I just finished watching the Mix08 Keynote with Steve Ballmer and was thinking about how IE8 will affect my web development workflow. The short answer is that it won’t significantly, but I hope the effects will be dramatic. I’ll still start building the site with TextMate and get it working in Firefox (along with the amazing Firebug) on my Mac. I’ll probably still look at the page in Safari and maybe Opera, but honestly, if it works in Firefox, it’s probably going to be just fine in both. At this point in the process, I should be about 90% done, but then I have to make things work in IE (which is where the second 90% gets added on). First, I’ll test in the version of IE I have installed on my windows machine (IE7), then test in IE8 in a virtual machine (currently I check in IE6 in a virtual machine).
The only thing different will be that I’m testing in IE8 instead of IE6 and will hopefully have a lot fewer CSS hacks and/or conditional comments in my finished product (because when IE8 ships, I’m cutting off IE6 – immediately for personal projects, and hopefully no more than a few months later at my day job). If the “Emulate IE7″ feature in IE8 works perfectly, I’ll also upgrade my (non VM) IE install to IE8 and will be able to eliminate the VM step. Assuming IE8 is really as standards compliant as it’s supposed to be, that little switch could mean cutting out that second 90% of the time it takes to make a cross-browser site.

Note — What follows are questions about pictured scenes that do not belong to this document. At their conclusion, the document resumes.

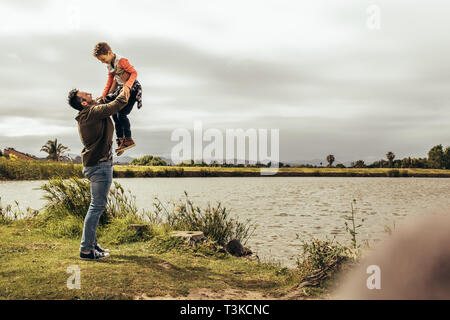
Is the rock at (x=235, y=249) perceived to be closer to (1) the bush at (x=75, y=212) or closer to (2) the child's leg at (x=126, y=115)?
(1) the bush at (x=75, y=212)

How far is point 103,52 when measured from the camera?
16.3 ft

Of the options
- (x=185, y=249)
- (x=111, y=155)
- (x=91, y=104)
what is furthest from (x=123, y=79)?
(x=185, y=249)

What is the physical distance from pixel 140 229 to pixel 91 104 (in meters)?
3.97

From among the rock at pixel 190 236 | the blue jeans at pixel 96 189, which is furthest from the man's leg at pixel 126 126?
the rock at pixel 190 236

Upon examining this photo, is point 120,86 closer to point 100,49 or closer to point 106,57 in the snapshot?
point 106,57

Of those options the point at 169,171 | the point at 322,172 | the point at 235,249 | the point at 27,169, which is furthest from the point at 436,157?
the point at 235,249

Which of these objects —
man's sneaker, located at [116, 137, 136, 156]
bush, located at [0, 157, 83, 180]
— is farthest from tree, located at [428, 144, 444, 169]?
man's sneaker, located at [116, 137, 136, 156]

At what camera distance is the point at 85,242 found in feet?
19.5

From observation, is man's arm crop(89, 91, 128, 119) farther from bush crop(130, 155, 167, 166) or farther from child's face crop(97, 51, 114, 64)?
bush crop(130, 155, 167, 166)

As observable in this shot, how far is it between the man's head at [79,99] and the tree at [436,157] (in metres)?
109

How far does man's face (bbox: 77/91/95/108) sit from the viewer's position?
5.55 meters

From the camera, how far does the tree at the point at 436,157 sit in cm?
9638

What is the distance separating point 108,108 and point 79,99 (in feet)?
2.13
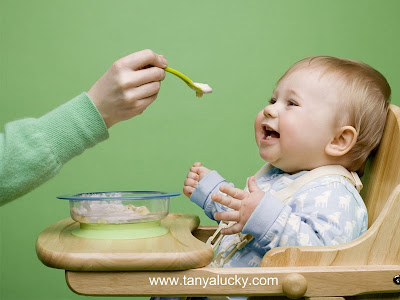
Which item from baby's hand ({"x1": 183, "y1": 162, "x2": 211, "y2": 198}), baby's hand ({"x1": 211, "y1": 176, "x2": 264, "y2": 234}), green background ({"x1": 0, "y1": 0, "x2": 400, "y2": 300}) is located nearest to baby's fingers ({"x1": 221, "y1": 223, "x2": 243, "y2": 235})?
baby's hand ({"x1": 211, "y1": 176, "x2": 264, "y2": 234})

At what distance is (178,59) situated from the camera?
1648 millimetres

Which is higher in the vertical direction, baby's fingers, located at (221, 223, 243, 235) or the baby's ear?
the baby's ear

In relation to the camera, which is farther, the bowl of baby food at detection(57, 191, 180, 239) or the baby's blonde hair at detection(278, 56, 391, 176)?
the baby's blonde hair at detection(278, 56, 391, 176)

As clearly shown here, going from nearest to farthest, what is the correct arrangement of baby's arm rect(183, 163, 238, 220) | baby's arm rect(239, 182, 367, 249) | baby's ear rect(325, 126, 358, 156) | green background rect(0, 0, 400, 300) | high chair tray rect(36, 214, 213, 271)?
high chair tray rect(36, 214, 213, 271) < baby's arm rect(239, 182, 367, 249) < baby's ear rect(325, 126, 358, 156) < baby's arm rect(183, 163, 238, 220) < green background rect(0, 0, 400, 300)

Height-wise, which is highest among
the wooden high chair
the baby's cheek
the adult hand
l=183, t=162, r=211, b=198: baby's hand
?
the adult hand

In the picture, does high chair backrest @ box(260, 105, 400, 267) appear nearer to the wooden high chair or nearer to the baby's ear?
the wooden high chair

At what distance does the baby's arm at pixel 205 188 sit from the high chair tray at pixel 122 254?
10.5 inches

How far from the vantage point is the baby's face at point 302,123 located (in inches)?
36.9

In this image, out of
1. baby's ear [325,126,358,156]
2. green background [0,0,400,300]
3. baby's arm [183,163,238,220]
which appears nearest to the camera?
baby's ear [325,126,358,156]

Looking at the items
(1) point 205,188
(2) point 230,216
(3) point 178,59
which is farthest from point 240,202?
(3) point 178,59

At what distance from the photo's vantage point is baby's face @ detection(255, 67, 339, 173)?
94 centimetres

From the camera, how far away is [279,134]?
38.2 inches

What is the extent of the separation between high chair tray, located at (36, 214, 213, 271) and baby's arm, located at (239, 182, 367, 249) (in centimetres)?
10

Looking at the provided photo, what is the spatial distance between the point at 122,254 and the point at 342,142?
44 centimetres
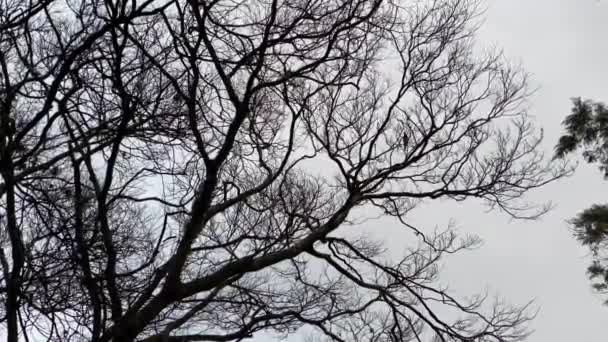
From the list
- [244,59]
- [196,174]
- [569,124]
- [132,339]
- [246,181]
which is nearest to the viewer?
[244,59]

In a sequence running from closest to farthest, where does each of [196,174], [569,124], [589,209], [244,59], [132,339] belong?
[244,59] < [132,339] < [196,174] < [589,209] < [569,124]

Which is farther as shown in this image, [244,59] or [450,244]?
[450,244]

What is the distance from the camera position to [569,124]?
33.1ft

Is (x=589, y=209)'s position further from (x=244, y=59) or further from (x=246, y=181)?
(x=244, y=59)

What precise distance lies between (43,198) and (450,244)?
5.22m

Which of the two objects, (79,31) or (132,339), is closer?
(79,31)

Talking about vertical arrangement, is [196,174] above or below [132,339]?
above

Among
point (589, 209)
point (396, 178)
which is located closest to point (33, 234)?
point (396, 178)

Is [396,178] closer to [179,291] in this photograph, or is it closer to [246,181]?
[246,181]

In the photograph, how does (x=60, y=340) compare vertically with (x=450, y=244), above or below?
below

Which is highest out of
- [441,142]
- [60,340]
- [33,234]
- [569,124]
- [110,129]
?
[569,124]

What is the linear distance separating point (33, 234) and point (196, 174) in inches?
72.8

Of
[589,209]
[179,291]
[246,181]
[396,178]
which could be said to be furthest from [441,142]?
[179,291]

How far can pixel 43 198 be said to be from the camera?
573cm
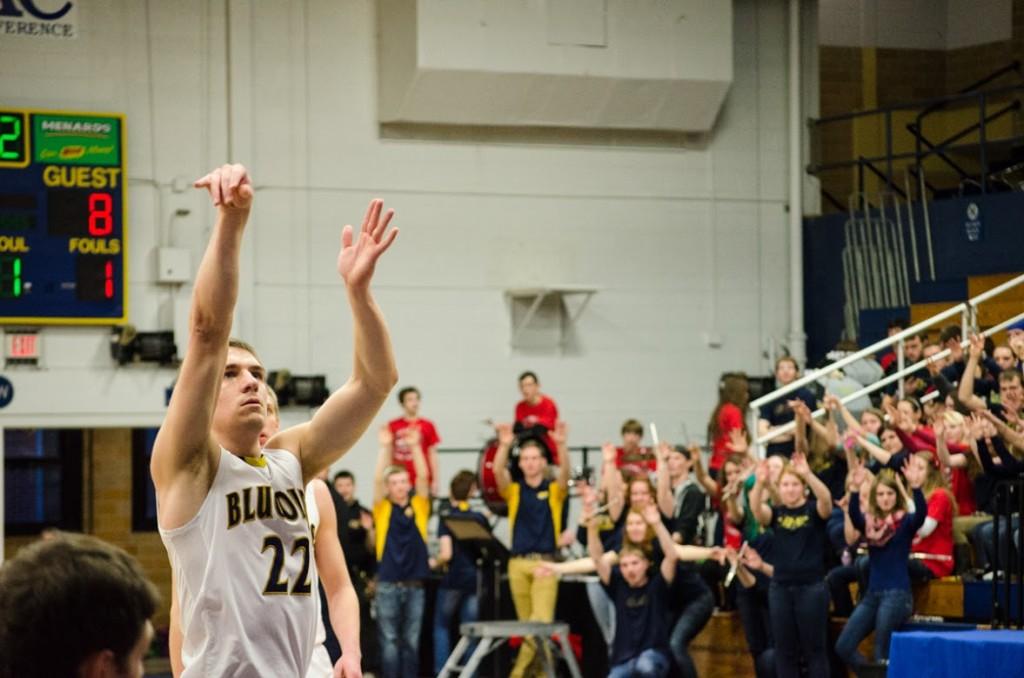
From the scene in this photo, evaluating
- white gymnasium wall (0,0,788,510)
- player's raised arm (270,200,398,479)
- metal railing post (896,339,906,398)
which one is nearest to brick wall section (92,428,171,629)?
white gymnasium wall (0,0,788,510)

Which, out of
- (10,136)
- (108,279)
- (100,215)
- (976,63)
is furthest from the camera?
(976,63)

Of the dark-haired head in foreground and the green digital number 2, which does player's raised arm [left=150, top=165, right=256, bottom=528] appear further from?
the green digital number 2

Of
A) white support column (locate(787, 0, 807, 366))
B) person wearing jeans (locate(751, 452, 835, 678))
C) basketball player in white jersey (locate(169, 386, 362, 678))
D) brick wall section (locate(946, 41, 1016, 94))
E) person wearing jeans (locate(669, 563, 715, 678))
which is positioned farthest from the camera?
brick wall section (locate(946, 41, 1016, 94))

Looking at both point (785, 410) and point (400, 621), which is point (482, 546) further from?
point (785, 410)

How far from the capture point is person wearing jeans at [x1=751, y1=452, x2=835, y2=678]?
10.9 m

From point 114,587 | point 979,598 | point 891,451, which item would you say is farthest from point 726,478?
point 114,587

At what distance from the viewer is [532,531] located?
12812mm

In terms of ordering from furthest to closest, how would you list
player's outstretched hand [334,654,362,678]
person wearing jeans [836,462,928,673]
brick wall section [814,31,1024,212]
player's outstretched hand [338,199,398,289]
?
brick wall section [814,31,1024,212] → person wearing jeans [836,462,928,673] → player's outstretched hand [334,654,362,678] → player's outstretched hand [338,199,398,289]

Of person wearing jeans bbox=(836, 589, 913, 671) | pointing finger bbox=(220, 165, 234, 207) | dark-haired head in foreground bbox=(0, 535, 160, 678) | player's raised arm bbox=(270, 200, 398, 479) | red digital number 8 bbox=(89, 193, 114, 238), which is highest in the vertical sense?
red digital number 8 bbox=(89, 193, 114, 238)

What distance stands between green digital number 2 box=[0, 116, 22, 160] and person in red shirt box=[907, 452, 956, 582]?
7880mm

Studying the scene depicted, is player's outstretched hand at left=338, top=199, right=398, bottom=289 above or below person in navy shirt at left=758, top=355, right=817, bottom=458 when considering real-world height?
above

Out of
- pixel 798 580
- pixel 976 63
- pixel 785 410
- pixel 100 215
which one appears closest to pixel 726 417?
pixel 785 410

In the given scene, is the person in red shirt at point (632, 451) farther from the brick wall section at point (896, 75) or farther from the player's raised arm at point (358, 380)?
the player's raised arm at point (358, 380)

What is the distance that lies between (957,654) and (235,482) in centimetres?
541
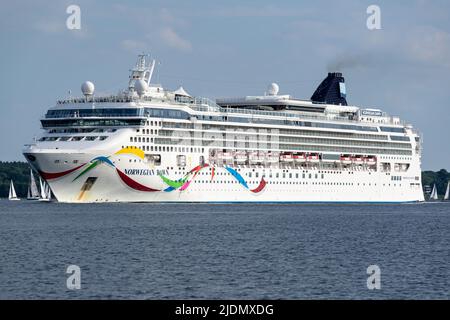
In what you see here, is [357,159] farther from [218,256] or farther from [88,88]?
[218,256]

I can’t see the developer tools they’re introducing taking over what Firebug does anytime soon (though I’d love to see their tools get that good), so I don’t really see IE becoming my first-pass browser. Also, since there won’t be a Mac version, I won’t be able to run it natively in my OS of choice.
I will say that I am excited that MS seems to finally be making intelligent decisions when it comes to the web. The recent announcement that IE8 will behave like IE8 by default and their commintment to web standards are huge leaps for them. I’m hopeful that momentum continues. I’d love to stop spending half of my front-end development effort on a broken browser.